• Provided records:
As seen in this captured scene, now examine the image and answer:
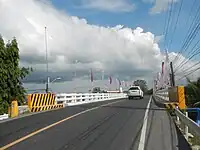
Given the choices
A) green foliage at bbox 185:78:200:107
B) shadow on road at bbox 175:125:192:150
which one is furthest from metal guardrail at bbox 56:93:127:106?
shadow on road at bbox 175:125:192:150

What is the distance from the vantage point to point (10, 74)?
82.0 feet

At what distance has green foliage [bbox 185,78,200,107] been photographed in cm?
2569

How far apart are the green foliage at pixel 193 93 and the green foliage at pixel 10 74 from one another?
1281cm

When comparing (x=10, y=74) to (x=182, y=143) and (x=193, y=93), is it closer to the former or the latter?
(x=193, y=93)

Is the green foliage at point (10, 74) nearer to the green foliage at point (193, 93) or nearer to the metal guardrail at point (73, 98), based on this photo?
the metal guardrail at point (73, 98)

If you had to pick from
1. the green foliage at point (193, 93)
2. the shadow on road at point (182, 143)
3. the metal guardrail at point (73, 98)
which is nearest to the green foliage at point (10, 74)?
the metal guardrail at point (73, 98)

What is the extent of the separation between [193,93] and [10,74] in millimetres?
14123

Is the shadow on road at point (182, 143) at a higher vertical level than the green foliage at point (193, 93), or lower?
lower

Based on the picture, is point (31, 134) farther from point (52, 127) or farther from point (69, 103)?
point (69, 103)

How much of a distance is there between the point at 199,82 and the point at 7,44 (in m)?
15.3

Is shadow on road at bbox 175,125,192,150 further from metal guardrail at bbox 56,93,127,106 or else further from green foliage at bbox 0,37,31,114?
metal guardrail at bbox 56,93,127,106

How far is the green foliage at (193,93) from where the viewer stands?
25.7m

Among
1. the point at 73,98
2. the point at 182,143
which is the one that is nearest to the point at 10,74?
the point at 73,98

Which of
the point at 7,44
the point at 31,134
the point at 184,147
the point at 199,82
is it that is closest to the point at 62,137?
the point at 31,134
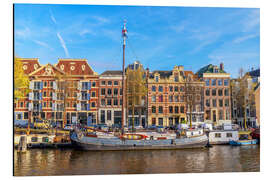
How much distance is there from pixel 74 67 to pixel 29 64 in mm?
4974

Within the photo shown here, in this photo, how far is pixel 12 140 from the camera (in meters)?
12.9

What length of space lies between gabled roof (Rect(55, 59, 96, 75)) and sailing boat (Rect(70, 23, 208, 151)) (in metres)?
3.86

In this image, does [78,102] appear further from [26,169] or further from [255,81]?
[255,81]

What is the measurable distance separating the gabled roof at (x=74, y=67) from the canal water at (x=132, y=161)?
6.87m

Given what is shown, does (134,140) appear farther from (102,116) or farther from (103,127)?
(102,116)

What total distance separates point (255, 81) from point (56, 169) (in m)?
16.5

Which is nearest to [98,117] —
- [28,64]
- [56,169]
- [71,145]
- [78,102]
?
[78,102]

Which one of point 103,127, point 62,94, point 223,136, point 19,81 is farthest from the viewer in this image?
point 62,94

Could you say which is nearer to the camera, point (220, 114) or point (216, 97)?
point (220, 114)

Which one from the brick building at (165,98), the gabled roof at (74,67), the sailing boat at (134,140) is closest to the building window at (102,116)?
the sailing boat at (134,140)

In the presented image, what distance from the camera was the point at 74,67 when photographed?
2234cm

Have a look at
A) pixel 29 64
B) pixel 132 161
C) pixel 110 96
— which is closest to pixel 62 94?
pixel 110 96

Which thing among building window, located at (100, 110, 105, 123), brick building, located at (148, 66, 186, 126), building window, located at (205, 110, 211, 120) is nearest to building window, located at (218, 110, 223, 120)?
building window, located at (205, 110, 211, 120)

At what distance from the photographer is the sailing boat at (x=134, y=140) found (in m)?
19.2
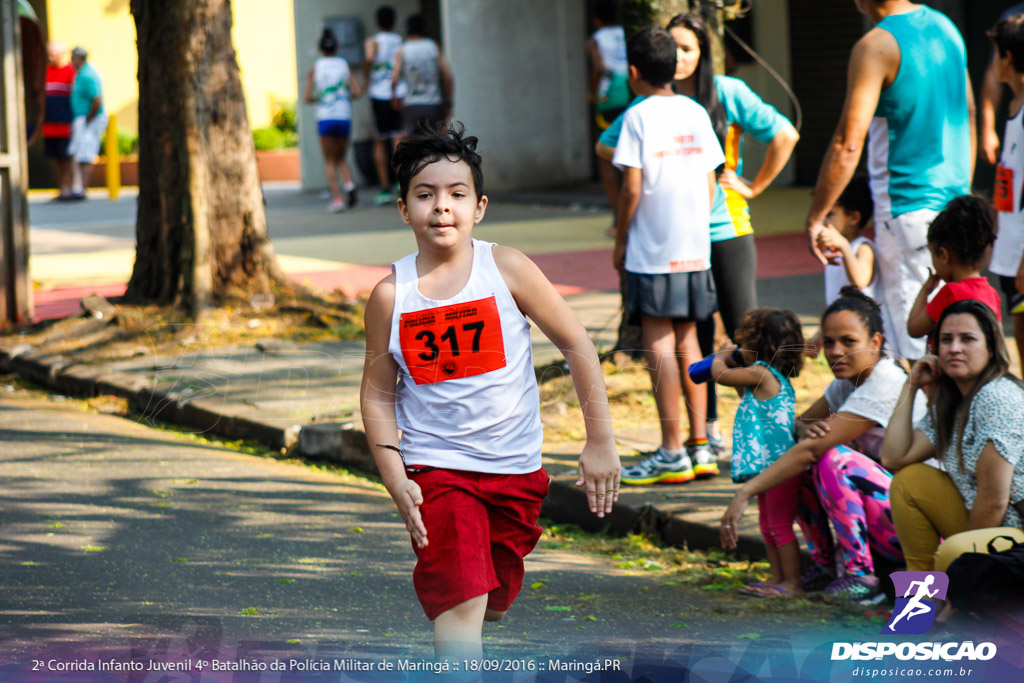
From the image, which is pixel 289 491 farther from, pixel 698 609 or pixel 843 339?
pixel 843 339

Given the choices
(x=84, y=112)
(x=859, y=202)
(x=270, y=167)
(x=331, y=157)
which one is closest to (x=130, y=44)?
(x=270, y=167)

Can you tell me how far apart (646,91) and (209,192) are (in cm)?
420

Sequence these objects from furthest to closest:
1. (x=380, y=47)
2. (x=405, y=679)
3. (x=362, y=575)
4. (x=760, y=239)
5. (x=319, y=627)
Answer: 1. (x=380, y=47)
2. (x=760, y=239)
3. (x=362, y=575)
4. (x=319, y=627)
5. (x=405, y=679)

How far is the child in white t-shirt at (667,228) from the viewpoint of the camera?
217 inches

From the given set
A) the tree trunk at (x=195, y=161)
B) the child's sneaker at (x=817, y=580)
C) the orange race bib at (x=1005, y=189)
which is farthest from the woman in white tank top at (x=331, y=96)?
the child's sneaker at (x=817, y=580)

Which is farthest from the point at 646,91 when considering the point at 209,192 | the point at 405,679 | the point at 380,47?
the point at 380,47

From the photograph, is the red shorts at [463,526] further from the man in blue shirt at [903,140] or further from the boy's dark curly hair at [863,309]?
the man in blue shirt at [903,140]

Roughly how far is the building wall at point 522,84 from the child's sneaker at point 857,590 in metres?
14.8

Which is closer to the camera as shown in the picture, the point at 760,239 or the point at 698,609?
the point at 698,609

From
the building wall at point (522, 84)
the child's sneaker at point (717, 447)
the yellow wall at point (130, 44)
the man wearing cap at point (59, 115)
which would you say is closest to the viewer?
the child's sneaker at point (717, 447)

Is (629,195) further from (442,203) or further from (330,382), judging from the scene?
(330,382)

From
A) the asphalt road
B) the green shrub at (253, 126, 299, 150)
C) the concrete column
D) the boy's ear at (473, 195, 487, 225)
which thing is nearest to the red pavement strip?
the concrete column

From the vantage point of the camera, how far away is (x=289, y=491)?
20.1 ft

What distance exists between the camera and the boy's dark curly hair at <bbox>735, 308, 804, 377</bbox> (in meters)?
4.71
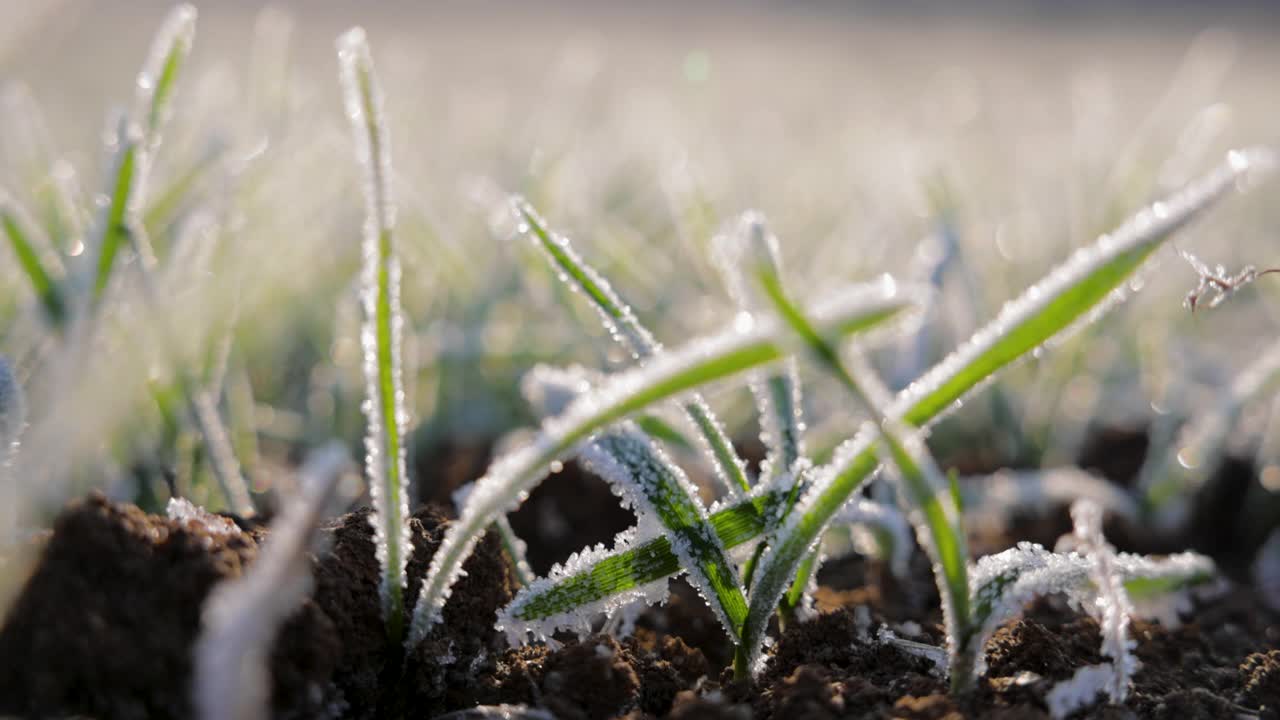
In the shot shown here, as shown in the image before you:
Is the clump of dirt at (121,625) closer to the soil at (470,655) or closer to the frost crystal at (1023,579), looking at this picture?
the soil at (470,655)

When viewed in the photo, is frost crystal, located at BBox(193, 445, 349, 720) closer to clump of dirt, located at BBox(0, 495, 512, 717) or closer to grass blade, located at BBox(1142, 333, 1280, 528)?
clump of dirt, located at BBox(0, 495, 512, 717)

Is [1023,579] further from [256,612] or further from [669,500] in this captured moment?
[256,612]

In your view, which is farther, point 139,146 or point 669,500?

• Brief:
Copy out the lines of the records above verbatim, from the line containing "In the shot" through the last line of the records.

• Solution to the problem:
In the shot shown here, as shown in the image before you:
Is the clump of dirt at (121,625) closer to the soil at (470,655) or closer to the frost crystal at (1023,579), looking at this picture?
the soil at (470,655)

When viewed in the photo, is frost crystal, located at BBox(193, 445, 349, 720) closer to clump of dirt, located at BBox(0, 495, 512, 717) or closer to grass blade, located at BBox(1142, 333, 1280, 528)?
clump of dirt, located at BBox(0, 495, 512, 717)

Is [1023,579] further from [256,612] or further from [669,500] in this captured moment?
[256,612]

In your view, which is farther, point 139,146 or point 669,500?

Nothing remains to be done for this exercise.